▶ [Preguntas de comprensión]
a) Responde estas preguntas sobre el fragmento del documento acerca de las ganas de ingresar en la cárcel:
(i) ¿En qué tres lugares siente la urgente necesidad de meterse cuando está muy estresada?
(ii) ¿Con qué tipo de pistola se le ocurre robar un banco?
(iii) ¿Qué llevará consigo una vez dentro de la cárcel?
b) Escribe la continuación del fragmento del documento sobre las ganas de ingresar en la cárcel a partir de su última oración.

▶ [Fragmento del documento]
● ● ● ●

A menudo me viene a la cabeza una idea recurrente. Cuando estoy muy estresada, que es a diario, siento la urgente necesidad de meterme o bien en la cárcel, en un convento de clausura o en una clínica de reposo. Para ir a la cárcel tengo que cometer algún delito lo suficientemente grave para que me enchironen. Tengo una lista de delitos penados con prisión en España. Ninguno me gusta. No tengo alma de delincuente. Algunos me horrorizan. Lo único que se me ocurre es robar un banco (con pistola de juguete) vistiendo la misma ropa que llevo en la foto de mi perfil de Facebook, en mi cuenta personal. Me grabará la cámara del banco y la poli lo tendrá fácil para detenerme. Una vez dentro de la cárcel y provista con mi libro electrónico, me sumergiré en el silencio de mi celda.

● ● ● ●

▶ [Material de estudio]

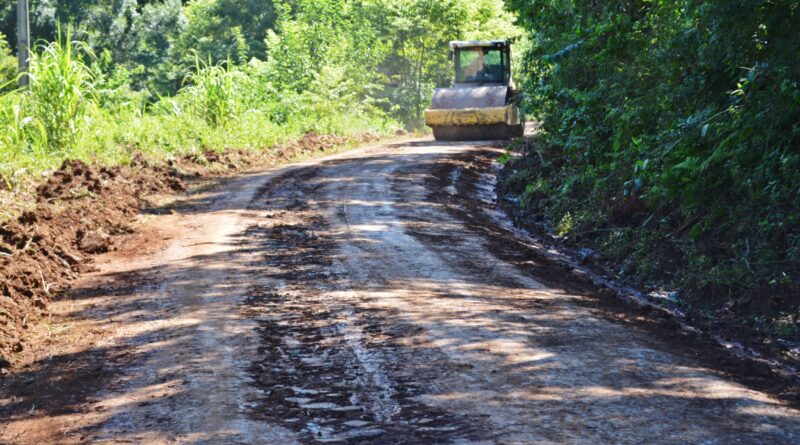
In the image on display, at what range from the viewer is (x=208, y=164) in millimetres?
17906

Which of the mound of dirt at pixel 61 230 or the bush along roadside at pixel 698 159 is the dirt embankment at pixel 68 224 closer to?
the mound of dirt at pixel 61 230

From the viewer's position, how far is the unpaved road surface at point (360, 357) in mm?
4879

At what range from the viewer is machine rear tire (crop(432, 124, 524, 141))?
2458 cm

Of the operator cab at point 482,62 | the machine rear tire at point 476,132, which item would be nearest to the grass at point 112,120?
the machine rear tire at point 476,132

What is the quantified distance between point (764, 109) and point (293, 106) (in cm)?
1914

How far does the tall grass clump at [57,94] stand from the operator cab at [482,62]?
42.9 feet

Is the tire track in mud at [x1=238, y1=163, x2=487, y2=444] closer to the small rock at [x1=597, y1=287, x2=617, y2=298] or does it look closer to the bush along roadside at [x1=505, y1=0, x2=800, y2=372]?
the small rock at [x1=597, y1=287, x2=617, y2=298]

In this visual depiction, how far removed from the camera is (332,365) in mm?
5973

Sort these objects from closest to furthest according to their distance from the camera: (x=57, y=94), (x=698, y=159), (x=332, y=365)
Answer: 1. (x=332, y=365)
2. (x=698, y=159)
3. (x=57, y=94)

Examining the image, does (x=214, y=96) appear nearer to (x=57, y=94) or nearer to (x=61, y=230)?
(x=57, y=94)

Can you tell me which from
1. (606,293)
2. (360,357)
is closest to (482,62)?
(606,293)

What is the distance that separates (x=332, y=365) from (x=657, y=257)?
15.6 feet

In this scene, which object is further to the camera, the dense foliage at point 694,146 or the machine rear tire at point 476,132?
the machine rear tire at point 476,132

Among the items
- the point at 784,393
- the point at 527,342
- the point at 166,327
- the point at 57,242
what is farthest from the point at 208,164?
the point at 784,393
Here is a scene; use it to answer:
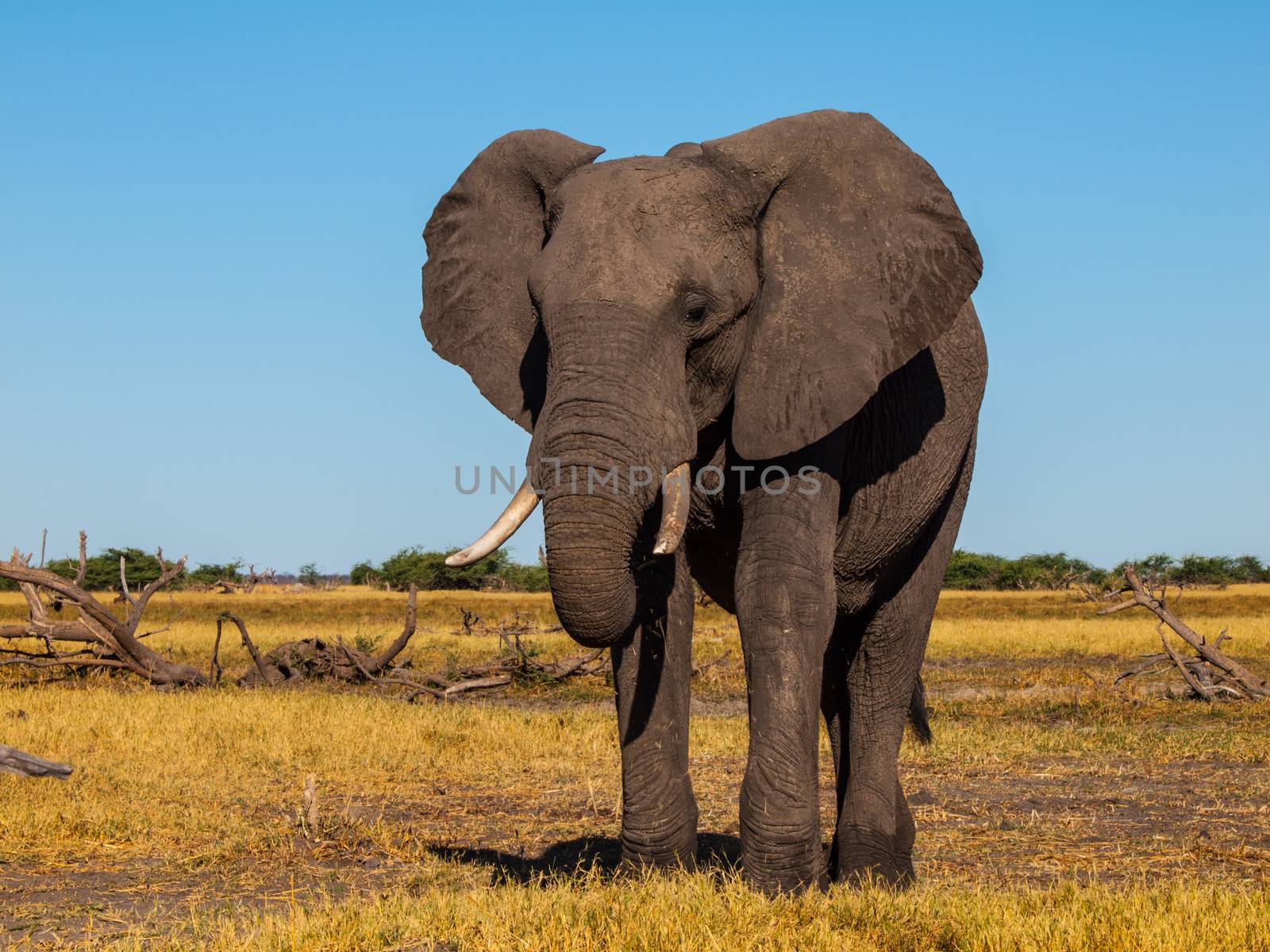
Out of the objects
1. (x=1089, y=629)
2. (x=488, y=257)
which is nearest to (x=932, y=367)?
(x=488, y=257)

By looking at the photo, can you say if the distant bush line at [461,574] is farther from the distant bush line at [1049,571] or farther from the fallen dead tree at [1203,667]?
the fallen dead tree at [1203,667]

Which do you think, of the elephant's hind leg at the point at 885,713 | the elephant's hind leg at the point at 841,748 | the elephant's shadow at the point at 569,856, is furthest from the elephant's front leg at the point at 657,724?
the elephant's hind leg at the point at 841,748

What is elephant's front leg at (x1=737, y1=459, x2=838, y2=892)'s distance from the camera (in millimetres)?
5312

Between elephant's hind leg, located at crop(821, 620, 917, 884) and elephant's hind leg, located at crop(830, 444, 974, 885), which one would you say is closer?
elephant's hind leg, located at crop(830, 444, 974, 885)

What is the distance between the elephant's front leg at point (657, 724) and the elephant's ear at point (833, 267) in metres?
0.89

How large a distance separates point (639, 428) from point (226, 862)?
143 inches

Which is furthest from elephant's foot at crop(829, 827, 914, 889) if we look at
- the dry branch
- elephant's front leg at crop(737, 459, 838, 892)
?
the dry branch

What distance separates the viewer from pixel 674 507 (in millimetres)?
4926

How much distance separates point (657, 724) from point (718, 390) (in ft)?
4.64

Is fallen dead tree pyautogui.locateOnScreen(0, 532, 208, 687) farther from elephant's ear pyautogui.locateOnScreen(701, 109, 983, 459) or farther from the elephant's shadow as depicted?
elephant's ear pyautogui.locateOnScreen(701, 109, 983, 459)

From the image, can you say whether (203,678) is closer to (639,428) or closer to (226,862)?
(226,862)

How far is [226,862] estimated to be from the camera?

● ● ● ●

▶ [Respuestas]
a)
(i) En la cárcel, en un convento de clausura o en una clínica de reposo.
(ii) Con una pistola de juguete.
(iii) Su libro electrónico.

b)
Cumpliré con mis obligaciones de presa, eso sí. Pero todo el tiempo que pueda y me dejen lo pasaré en la biblioteca, leyendo o viendo películas y/o series de Netflix, en silencio. El convento me atrae una barbaridad. Y las monjas me dan menos miedo que las presas, al menos las que no están locas. Yo creo que, antiguamente, muchas se volvían locas porque se metían o las metían en el convento sin tener verdadera vocación. Yo, monja laica.
Si tengo que llevar hábito, como ellas, bueno, aunque yo preferiría algo menos aparatoso, un simple chándal de algodón cien por cien con calzado deportivo y calentito. En el silencio de mi celda haría exactamente lo mismo que si estuviera en la cárcel: leer, ver series o películas de Netflix y mi rutina de ejercicio físico. Y pasear por el claustro oyendo mis propias pisadas.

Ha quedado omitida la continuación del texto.